## EXERCISE INSTRUCTIONS
Rewrite the stretch from the line containing "How much of" through the end of the records, replacing "wooden sign frame" with "wooden signboard" and leaving everything else unchanged.

Rows from a dataset:
━━━━━━━━━━
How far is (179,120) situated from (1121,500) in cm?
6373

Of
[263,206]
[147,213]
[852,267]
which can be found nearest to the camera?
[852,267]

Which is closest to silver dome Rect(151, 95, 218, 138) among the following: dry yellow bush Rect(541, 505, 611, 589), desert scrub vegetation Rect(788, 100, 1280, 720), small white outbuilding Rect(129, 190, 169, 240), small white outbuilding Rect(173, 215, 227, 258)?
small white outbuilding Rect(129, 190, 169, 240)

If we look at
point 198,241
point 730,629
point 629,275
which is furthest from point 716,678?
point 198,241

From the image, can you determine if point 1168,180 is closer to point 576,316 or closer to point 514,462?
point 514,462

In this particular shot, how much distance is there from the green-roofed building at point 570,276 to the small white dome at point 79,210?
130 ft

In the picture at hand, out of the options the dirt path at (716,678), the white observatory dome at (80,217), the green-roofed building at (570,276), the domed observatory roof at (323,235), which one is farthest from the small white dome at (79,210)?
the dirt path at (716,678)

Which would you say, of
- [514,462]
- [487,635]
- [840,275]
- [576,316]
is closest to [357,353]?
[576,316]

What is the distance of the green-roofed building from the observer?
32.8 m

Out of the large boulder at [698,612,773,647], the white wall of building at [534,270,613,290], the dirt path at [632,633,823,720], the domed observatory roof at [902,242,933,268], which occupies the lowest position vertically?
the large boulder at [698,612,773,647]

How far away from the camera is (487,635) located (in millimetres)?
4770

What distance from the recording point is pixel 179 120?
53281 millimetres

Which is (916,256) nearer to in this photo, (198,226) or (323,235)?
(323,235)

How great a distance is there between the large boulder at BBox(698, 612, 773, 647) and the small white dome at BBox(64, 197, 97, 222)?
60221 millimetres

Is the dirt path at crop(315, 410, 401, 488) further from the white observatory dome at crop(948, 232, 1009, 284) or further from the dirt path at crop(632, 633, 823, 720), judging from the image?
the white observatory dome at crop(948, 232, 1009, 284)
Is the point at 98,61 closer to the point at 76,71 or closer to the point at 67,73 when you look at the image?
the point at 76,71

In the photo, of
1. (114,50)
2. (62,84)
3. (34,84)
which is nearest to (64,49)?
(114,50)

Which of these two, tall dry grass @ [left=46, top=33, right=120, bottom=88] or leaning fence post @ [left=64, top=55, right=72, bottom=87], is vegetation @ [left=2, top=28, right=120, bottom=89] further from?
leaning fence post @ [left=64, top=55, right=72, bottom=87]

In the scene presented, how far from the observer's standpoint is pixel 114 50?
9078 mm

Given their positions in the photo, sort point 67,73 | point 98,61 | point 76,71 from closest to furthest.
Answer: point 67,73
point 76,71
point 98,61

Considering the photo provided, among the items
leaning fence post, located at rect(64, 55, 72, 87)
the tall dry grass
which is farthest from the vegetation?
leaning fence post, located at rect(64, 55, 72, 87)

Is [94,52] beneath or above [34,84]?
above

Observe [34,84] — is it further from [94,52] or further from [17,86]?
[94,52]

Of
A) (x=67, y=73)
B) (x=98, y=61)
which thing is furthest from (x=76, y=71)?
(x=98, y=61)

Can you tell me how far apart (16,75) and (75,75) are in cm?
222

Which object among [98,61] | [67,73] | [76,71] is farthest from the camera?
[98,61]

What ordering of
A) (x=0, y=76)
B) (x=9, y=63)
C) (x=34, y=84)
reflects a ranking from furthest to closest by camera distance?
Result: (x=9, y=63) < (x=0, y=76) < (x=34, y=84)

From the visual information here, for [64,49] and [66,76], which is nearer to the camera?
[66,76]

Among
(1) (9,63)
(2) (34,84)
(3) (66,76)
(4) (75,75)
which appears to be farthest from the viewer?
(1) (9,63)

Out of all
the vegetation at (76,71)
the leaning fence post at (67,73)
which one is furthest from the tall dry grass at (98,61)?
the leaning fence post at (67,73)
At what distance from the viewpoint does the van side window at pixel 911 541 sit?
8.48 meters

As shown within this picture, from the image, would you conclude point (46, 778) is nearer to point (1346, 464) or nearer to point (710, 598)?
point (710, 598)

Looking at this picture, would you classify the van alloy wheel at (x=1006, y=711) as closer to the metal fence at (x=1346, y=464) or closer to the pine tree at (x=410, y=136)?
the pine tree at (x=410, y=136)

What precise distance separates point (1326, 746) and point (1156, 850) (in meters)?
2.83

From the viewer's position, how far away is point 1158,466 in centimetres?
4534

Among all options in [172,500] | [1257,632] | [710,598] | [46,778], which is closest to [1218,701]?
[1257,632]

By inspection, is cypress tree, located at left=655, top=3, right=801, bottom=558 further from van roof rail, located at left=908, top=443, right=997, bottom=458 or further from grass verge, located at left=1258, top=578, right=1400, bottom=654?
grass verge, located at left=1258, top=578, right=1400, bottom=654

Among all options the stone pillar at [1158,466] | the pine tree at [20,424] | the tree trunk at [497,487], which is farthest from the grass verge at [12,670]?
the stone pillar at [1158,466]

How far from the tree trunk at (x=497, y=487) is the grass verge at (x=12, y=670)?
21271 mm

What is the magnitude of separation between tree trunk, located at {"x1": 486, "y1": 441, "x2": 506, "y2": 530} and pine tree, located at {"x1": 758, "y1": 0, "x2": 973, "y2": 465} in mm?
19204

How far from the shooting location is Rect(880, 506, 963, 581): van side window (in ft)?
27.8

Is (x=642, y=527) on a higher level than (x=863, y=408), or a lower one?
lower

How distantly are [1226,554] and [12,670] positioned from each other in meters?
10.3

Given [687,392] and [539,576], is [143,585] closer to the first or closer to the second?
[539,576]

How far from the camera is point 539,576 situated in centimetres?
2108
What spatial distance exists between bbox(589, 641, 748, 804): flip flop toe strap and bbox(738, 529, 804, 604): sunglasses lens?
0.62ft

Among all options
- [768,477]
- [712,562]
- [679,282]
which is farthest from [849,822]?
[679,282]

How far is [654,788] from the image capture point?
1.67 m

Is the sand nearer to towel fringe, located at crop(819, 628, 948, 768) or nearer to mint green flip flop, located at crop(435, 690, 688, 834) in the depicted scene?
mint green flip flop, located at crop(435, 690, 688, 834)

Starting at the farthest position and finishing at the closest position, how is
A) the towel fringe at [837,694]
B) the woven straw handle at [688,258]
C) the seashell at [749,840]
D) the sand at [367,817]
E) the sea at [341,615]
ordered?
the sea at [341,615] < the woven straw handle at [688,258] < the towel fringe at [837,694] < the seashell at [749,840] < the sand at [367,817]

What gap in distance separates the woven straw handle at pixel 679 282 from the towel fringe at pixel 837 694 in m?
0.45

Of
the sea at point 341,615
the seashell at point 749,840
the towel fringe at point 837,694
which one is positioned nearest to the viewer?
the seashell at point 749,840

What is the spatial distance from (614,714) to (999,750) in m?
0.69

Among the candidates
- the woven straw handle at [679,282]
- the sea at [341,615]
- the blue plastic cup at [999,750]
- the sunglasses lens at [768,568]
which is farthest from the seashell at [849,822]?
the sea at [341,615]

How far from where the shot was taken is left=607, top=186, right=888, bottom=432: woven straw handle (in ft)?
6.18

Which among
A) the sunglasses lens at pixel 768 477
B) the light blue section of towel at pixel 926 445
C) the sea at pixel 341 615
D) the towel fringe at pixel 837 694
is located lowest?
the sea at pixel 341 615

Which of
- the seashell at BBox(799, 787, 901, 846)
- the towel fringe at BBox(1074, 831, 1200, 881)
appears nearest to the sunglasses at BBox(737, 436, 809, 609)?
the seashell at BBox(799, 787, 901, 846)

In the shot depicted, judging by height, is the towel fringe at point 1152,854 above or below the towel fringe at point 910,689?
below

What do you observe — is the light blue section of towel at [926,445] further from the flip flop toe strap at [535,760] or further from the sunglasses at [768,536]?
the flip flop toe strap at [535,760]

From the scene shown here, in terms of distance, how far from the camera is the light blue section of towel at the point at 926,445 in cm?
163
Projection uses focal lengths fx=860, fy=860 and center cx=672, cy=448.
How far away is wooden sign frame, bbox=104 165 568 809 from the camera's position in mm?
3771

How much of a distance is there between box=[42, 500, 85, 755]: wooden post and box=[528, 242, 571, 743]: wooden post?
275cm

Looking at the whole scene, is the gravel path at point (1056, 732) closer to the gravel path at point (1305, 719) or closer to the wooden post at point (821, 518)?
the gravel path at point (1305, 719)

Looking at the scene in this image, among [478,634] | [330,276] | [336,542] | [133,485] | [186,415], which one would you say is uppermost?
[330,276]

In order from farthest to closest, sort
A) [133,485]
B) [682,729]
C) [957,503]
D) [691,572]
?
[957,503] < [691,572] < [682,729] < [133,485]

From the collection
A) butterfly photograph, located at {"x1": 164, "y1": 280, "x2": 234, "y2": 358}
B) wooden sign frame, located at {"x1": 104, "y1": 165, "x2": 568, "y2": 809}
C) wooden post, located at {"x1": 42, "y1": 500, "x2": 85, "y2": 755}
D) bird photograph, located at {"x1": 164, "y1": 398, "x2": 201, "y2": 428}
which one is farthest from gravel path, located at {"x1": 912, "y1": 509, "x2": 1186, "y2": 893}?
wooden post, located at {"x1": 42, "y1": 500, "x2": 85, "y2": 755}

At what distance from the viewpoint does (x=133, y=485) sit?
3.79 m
━━━━━━━━━━
## OUTPUT OF THE EXERCISE
How much of a distance is there between box=[42, 500, 85, 755]: wooden post and box=[528, 242, 571, 743]: wooden post?
275cm

Looking at the whole scene, is the gravel path at point (1056, 732) closer to the gravel path at point (1305, 719) or closer to the wooden post at point (821, 518)?
the gravel path at point (1305, 719)

Looking at the scene in this image, among [478,634] | [330,276] | [336,542] | [133,485] | [186,415], which one would you say is uppermost?
[330,276]

In order from farthest to closest, sort
A) [133,485]
B) [682,729]
C) [957,503]
D) [691,572]
?
[957,503] < [691,572] < [682,729] < [133,485]

From the collection
A) butterfly photograph, located at {"x1": 164, "y1": 280, "x2": 234, "y2": 358}
B) wooden signboard, located at {"x1": 104, "y1": 165, "x2": 568, "y2": 809}
C) wooden post, located at {"x1": 42, "y1": 500, "x2": 85, "y2": 755}
D) bird photograph, located at {"x1": 164, "y1": 398, "x2": 201, "y2": 428}
which one is farthest from gravel path, located at {"x1": 912, "y1": 509, "x2": 1186, "y2": 893}?
wooden post, located at {"x1": 42, "y1": 500, "x2": 85, "y2": 755}

At what distance from the viewpoint does (x=133, y=485) sit?
3.79 m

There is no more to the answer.